Notes From The Field – Heavy Equipment Manufacturing
The hallways down to the conference were lighter than expected.
We were the Westec Conference again today. It is our last day of meetings with current and prospective clients. We met many companies that came, from around the world, to see advances in aerospace and light / heavy manufacturing products. The ceiling was often out of view, blocked by large laser cutters and other equipment. Even a mold for a helicopter blade was there, in place we’re sure for the aerospace part of the exhibition.
Many of these machines sell for over $1 million dollars. Clients often buy many when re-configuring at a medium-sized factory. Individual orders include the primary machines along with the related loading and packaging equipment. Combined purchases can easily reach over $50 million.
The most impressive display was a laser welder, who made one of the most perfect welds we’ve ever seen (and much, much faster than a TIG welder would do). I could barely see any ridges in the surface, even close up, and it was done freehand. Very impressive!
Many of the vendors were surprised on the turnout. We did speak to many manufacturing business owners. They echoed our thoughts: 1) the need for more raw and intermediate inventory at their client factories and 2) shared an expectation of the economy slowing down modestly in Q1 & Q2.
We felt sorry for some of the high-end Asian producers. I’m sure that salespeople had to fight the “When can we actually get this product to our factory here?” question due to supply chain problems.
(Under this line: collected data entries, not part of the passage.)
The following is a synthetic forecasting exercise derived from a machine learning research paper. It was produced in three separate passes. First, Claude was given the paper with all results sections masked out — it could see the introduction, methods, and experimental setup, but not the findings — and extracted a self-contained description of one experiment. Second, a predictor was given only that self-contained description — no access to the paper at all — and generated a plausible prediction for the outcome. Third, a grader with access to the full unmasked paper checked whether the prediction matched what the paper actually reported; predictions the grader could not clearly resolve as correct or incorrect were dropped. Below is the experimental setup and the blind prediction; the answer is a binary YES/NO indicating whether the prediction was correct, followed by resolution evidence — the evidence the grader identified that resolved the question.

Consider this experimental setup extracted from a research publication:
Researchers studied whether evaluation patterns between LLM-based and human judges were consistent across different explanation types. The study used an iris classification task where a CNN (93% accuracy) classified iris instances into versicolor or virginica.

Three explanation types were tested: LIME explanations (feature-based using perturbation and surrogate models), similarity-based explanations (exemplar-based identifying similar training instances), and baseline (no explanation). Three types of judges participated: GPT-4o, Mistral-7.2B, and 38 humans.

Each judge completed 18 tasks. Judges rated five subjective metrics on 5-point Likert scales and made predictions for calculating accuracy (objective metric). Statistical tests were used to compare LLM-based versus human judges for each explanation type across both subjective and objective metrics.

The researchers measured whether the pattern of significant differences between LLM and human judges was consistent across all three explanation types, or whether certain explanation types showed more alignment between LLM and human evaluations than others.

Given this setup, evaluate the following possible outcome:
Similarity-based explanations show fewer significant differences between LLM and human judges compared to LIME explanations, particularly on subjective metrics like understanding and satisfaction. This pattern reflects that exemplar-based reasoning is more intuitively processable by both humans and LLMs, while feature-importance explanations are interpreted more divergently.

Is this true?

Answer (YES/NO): NO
Machine tool orders often lag the economic cycle, with demand rising late as orders exceed capacity to produce. For example: even thought gun sales have softened there were a number of vendors offering machines that drill and rifle the barrels to sell to gun manufacturers.
Interest in our equipment financing services was strong, so we were pleased with our time spent at Westec. That may reflect customers being more careful with cash flow going into year-end. Three people volunteered (without prompting) that forecasting was particularly difficult for 2022.